Echte tiefe Freude ziehe ich im Moment eigentlich nur aus meinem Beruf. Zu nachtschlafender Zeit eine Eisenbahn durch die Gegend zu fahren - gerade jetzt in der Weihnachtszeit, wo man oft auf Augenhöhe einen unverblümten Blick in die erleuchteten Wohnstuben hat. Und auch wenn das Eisenbahnfahren ständige Konzentration erfordert, so bleibt doch oft auch Zeit die Gedanken etwas spielen zu lassen: Hinter jedem Fenster ein Schicksal: mal Freude, mal Leid, Langeweile, Aufregung, Einsamkeit, Zweisamkeit... Weihnachtlich geschmückte Wohnstuben oder kahle Wände. Dann ein Bordell mit Nümmerchen an den Fenstern und rotem Dämmerlicht im Inneren, der Swingerclub im Dreisdreick...
Ich liebe das, diese ungeschminkten Seiten, die man meist nur von der Bahnseite aus sieht: Vorne hinter ordentlich gepflegten Vorgärten das Feiertagsgesicht, hinten dagegen ungeschminkte Ansichten, das wahre Leben.

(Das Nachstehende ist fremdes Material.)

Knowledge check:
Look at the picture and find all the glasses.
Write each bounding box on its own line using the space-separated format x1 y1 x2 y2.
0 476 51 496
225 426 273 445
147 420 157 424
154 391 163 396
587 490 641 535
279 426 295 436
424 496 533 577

Dann denke ich oft, dass es mir doch eigentlich sehr gut geht, auch wenn einige Bereiche im Leben nicht wirklich funktionieren. Man kann eben nicht alles haben. Immerhin, die Lok ist warm, und moderne Fahrzeuge bieten sogar einen Fahrkomfort, den man in den meisten Autos nicht findet.

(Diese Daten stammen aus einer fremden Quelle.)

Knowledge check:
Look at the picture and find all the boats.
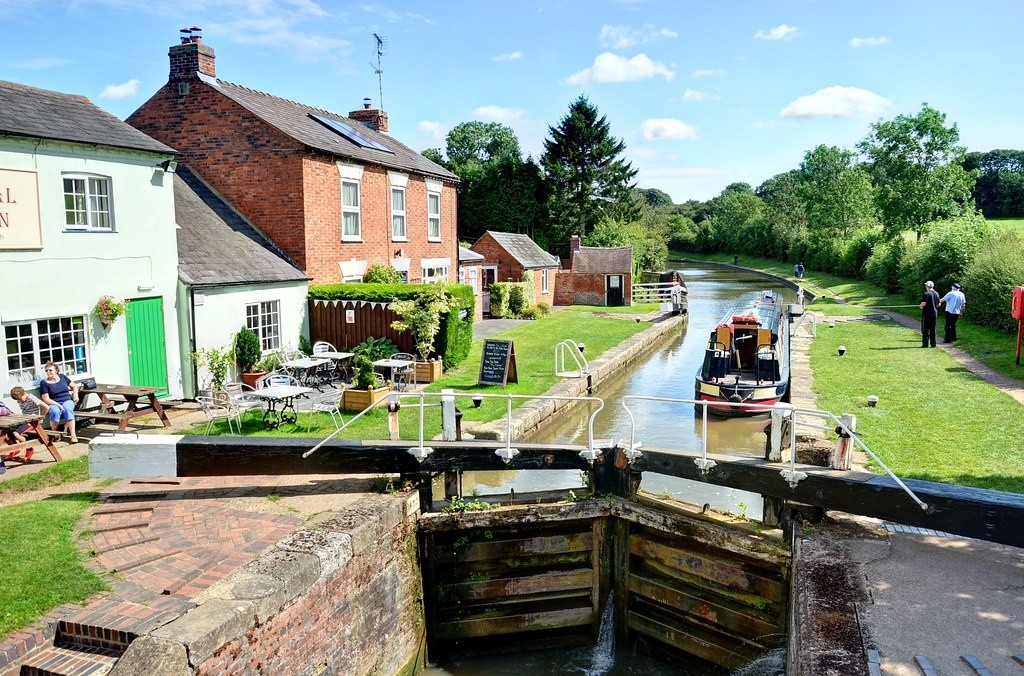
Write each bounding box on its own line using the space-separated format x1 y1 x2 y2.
694 290 790 417
641 269 688 296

Eines kann in solchen Nächten allerdings besonders schlimm sein: Die Angst davor, jemandem zu "begegnen" der keinen anderen Ausweg mehr findet als seinem Dasein ein gewaltsames Ende zu setzen. Die Angst davor, gerade in solchen Nächten missbraucht zu werden und einen Menschen tot fahren zu müssen! Man hat ja keinerlei Chancen dem auszuweichen, wenn es denn auf einen zu kommt. Statistisch passiert es jedem Lokführer in seiner Laufbahn mindestens ein mal. Ich blieb bislang verschont, aber ich wüsste nicht wie ich damit fertig werden würde. Viele können die Erinnerungen an die Ansichten, an die Geräusche und an die Gerüche nicht mehr ertragen und müssen den Beruf wechseln. Einer hat sein Leid beendet, aber dafür viele Andere ins Leid gestürzt: Angehörige, Freunde, aber auch Unbeteiligte wie zufällige Zeugen, den Lokführer sowie die Rettungskräfte. Unfassbar, aber es passiert alleine in Deutschland jeden Tag zwei mal!

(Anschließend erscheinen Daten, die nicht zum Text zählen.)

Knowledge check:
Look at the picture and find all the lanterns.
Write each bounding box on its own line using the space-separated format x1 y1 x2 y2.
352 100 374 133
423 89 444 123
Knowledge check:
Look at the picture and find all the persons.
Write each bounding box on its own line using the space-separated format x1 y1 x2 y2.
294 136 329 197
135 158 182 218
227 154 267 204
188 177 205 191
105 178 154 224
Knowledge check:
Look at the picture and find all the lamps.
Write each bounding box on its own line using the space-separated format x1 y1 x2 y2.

Trotzdem lasse ich mir dadurch meinen Traumjob nicht vermiesen, zumindest nicht im Vorhinein. Daher zu den Plänen und Zielen: Meinen berufliches Arbeitsfeld auszuweiten, neue Strecken, neue Züge, ein sicheres Einkommen, Gesundheit. Einen Tannenbaum im Zimmer brauche ich dazu nicht.
Auch vom alten Sack ein frohes Fest!